[[ Data for processing open ]]
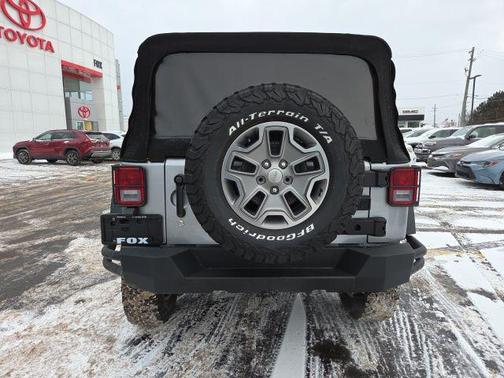 2018 Jeep Wrangler JK Unlimited Rubicon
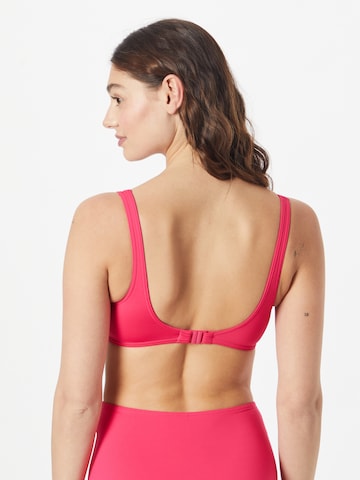 Marks & Spencer Bustier Bikinitop in Roze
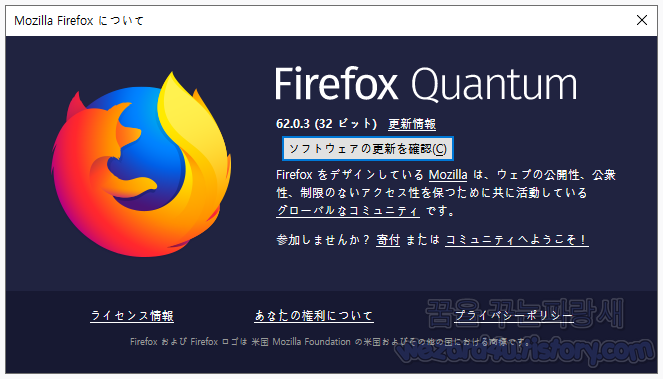파이어폭스 62.0.3(Firefox 62.0.3) 보안 업데이트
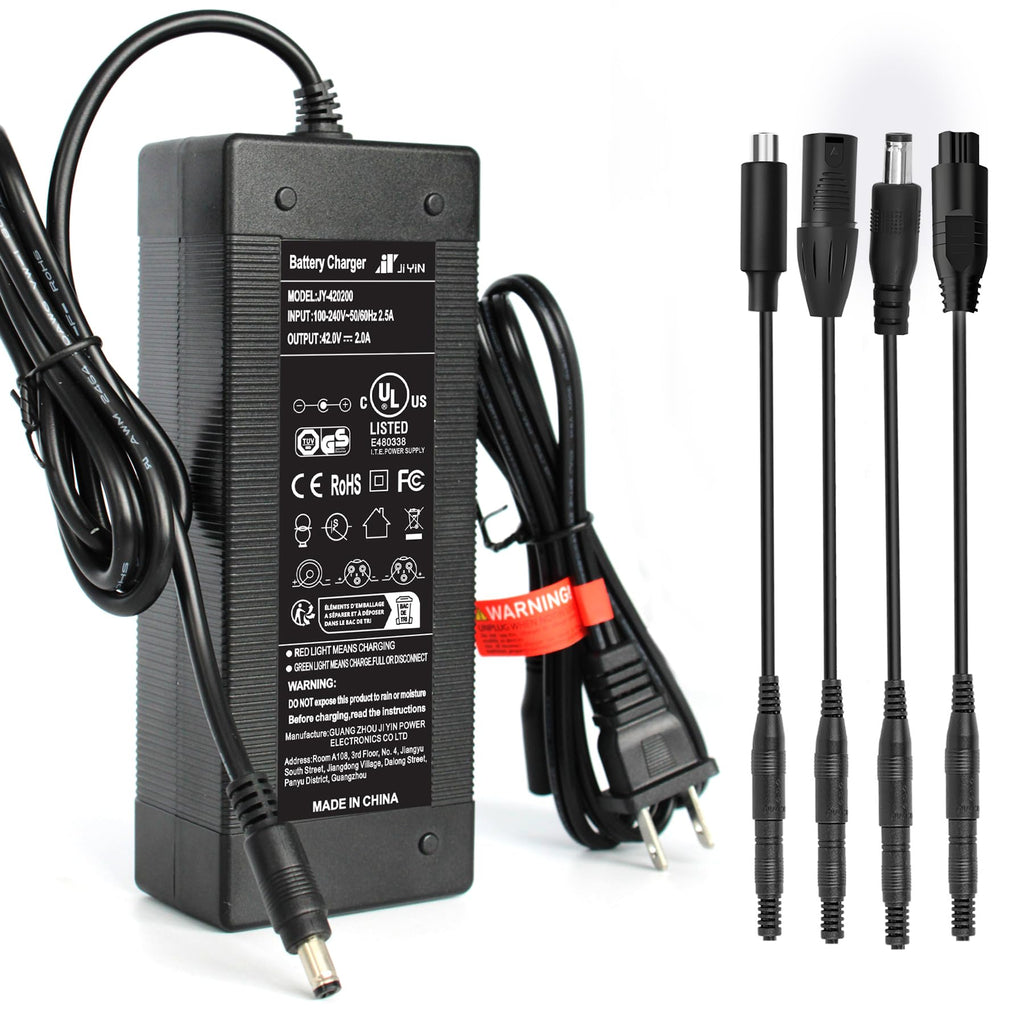 36V-42V 2A Electric Scooter Charger V886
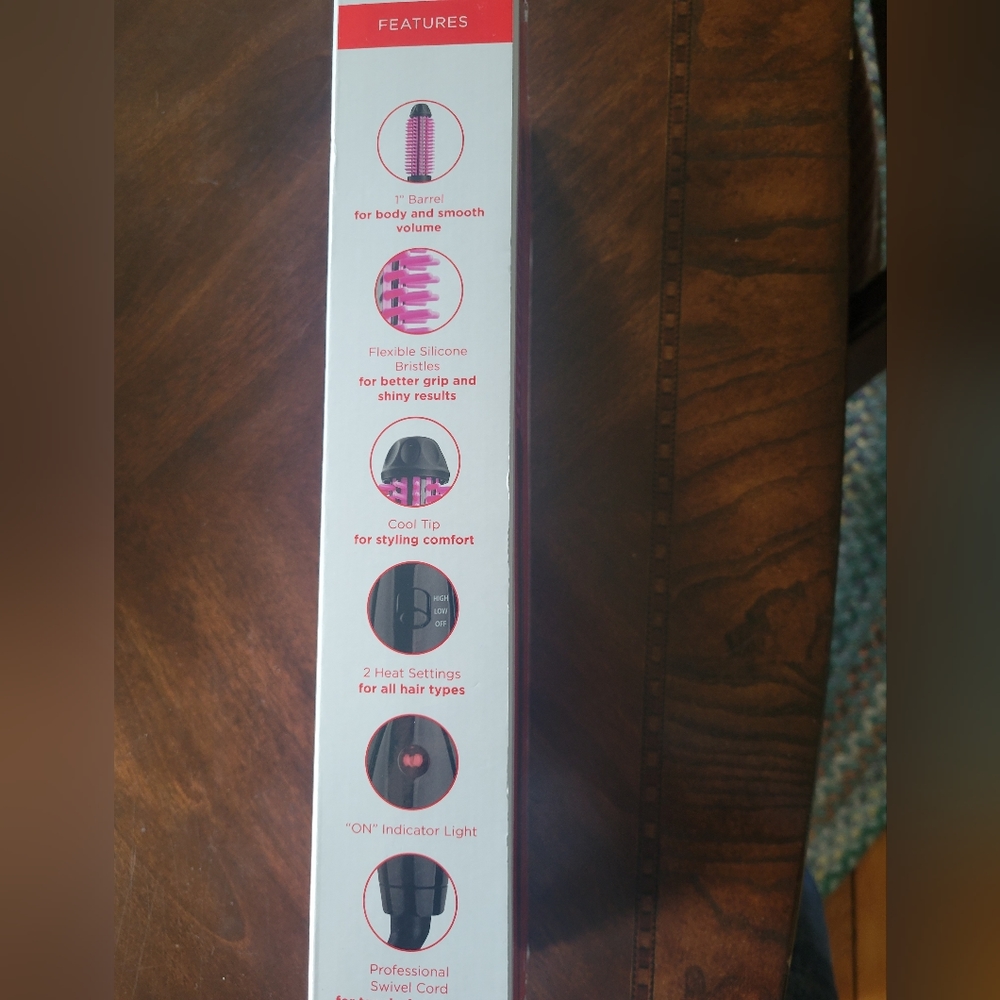 NIB styling brush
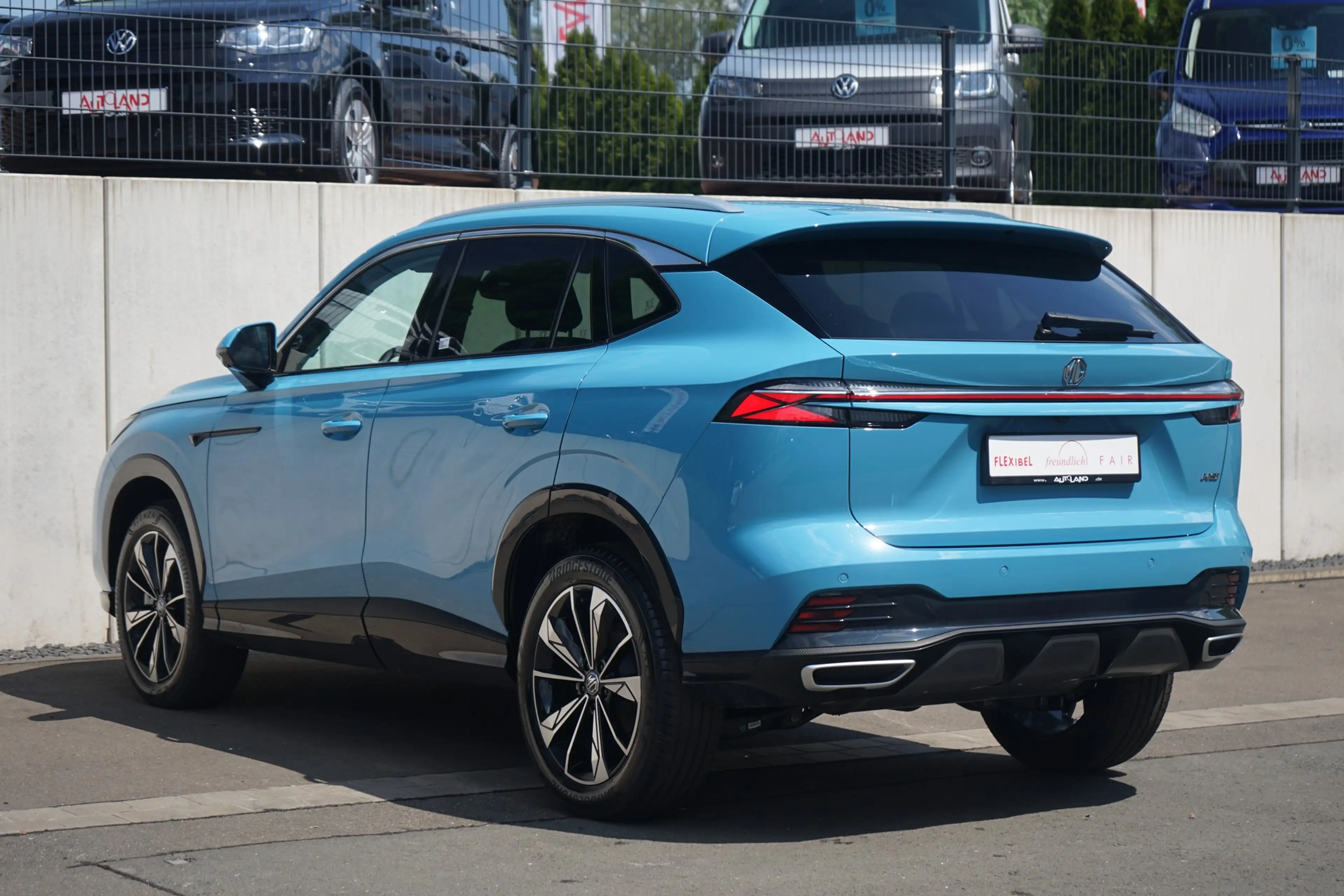 MG HS 1.5 T-GDI Luxury Aut. LED ACC Navi 360° — photo 3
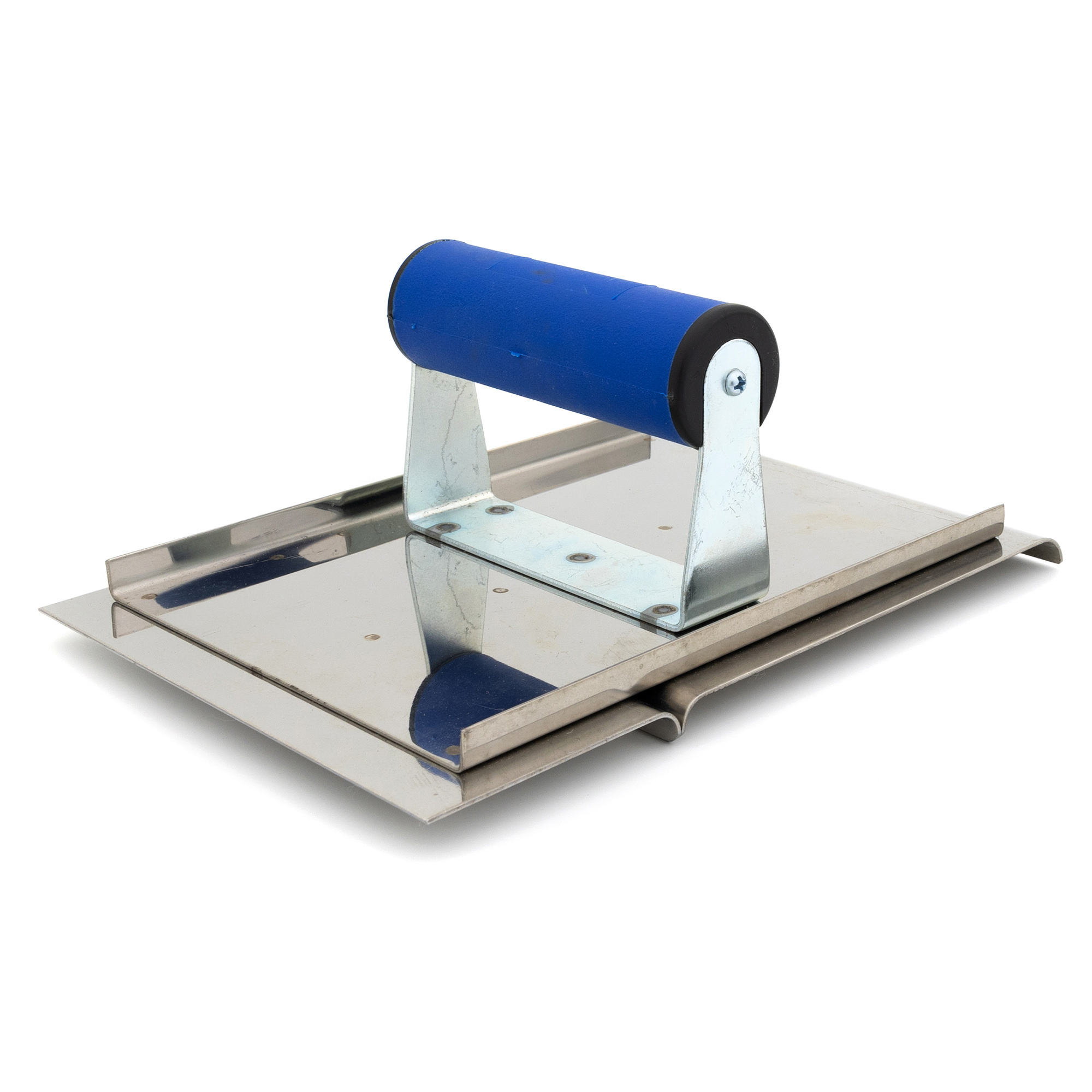 BUILDER Stainless Steel Concrete Edging Trowel Concrete Floor Edger Groover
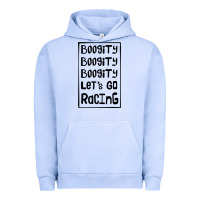Pigment Grape Ice boogity lets go racing Urban Hoodie - DesignPulse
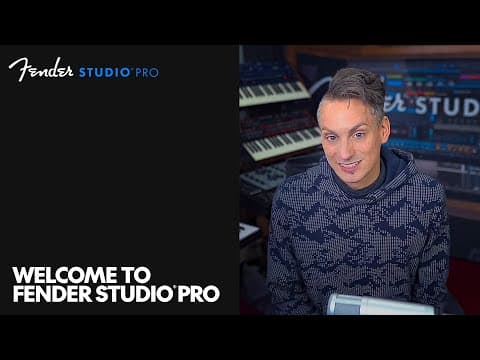 Welcome to Fender Studio Pro, Formerly Known as Studio One | Fender Studio thumbnail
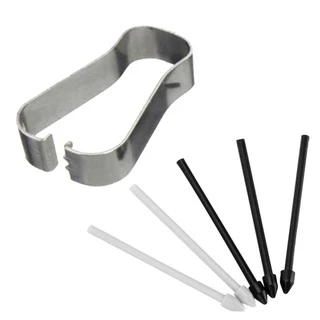 Ankndo 5Pcs สัมผัส สไตลัส ปากกา เคล็ด ลับ หัวปากกา For Samsung Galaxy Tab S6 lite S6/S7/S7+/S7 FE S8+ Note 10 20 Stylus Pen Tip (สำหรับปากกาต้นฉบับของ Samsung)
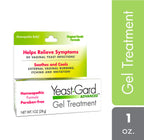 YeastGard Advanced Homeopathic Yeast Treatment Vaginal Gel -White 1 oz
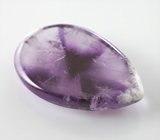 Крупный уральский полихромный аметист 42,19 карата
[[ Data for processing closed ]]
=== Work to complete ===
Rewrite the records above, changing "Concrete" to "Cement" wherever it occurs and leaving everything else as it is. Leave the pictures out.

=== Answer to this task ===
 2018 Jeep Wrangler JK Unlimited Rubicon
 Marks & Spencer Bustier Bikinitop in Roze
파이어폭스 62.0.3(Firefox 62.0.3) 보안 업데이트
 36V-42V 2A Electric Scooter Charger V886
 NIB styling brush
 MG HS 1.5 T-GDI Luxury Aut. LED ACC Navi 360° — photo 3
 BUILDER Stainless Steel Cement Edging Trowel Cement Floor Edger Groover
Pigment Grape Ice boogity lets go racing Urban Hoodie - DesignPulse
 Welcome to Fender Studio Pro, Formerly Known as Studio One | Fender Studio thumbnail
 Ankndo 5Pcs สัมผัส สไตลัส ปากกา เคล็ด ลับ หัวปากกา For Samsung Galaxy Tab S6 lite S6/S7/S7+/S7 FE S8+ Note 10 20 Stylus Pen Tip (สำหรับปากกาต้นฉบับของ Samsung)
 YeastGard Advanced Homeopathic Yeast Treatment Vaginal Gel -White 1 oz
 Крупный уральский полихромный аметист 42,19 карата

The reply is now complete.